17 July 2019

  • Ag futures today are mixed but little changed. Fund selling has taken a pause as the EU and GFS weather models look to end the day in disagreement on near-term precipitation in IA and northern IL this weekend. Dryness there has become a new threat to yield potential, and it is important that some amount of rain occur there prior to late July.

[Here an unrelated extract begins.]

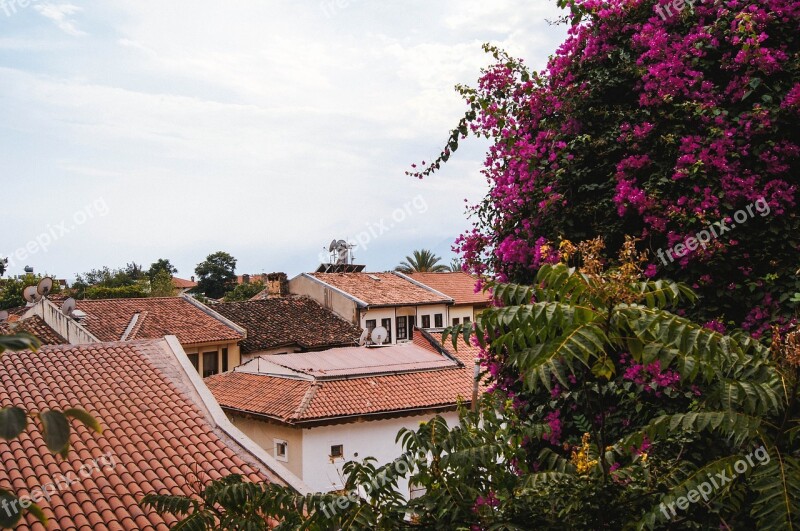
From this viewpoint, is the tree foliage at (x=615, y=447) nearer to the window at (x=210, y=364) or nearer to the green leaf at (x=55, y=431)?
the green leaf at (x=55, y=431)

  • The other highlight today is market talk centred on Prevent Plant acres. Data gatherers suggest that RMA (Risk Management Agency) insurance policy and indemnity numbers as of July 15 suggest Prevent Plant in corn will be 7-8 million acres, with soybeans reaching upward of 2-3 million. USDA undersecretary Northey previously stated that USDA expects total PP acres to exceed 10 million. These have been long held estimates by the market, and we would note that FSA (Farm Service Agency) determines prevent plant data, while RMA data sets are separate. Clarity will be found via FSA’s initial prevent plant numbers in mid-August, but amid elevated PP claims, a more accurate picture of planted, failed and prevent plant acres won’t be available until October or November. Still, FSA data next month will provide a solid benchmark from which to compare NASS’s forecast. The response to talk of PP acres has been muted by overnight declines in S American corn basis and ongoing aggressive wheat offers out of the Black Sea and Northern Europe.
  • This week’s EIA energy report is mixed. US ethanol production through the week ending last Friday totalled 313 million gallons, vs. 308 million the prior week and unchanged from mid-July a year ago. The summer ethanol grind has been better than previously expected. However, ethanol stocks last week were up 14 million gallons to 981 million, by far a record for July. US ethanol stocks have increased a sizeable 75 million gallons in the last three weeks. There is no shortage of near-term ethanol supply. We suspect ethanol export demand continues to fall behind year-ago levels. Enlarged supplies of ethanol will weigh on price as well as spot production margins. US motor gasoline stocks were up 3.6 million barrels on the week to a 4-week high. The build in gasoline stocks has weighed on energy markets at midday.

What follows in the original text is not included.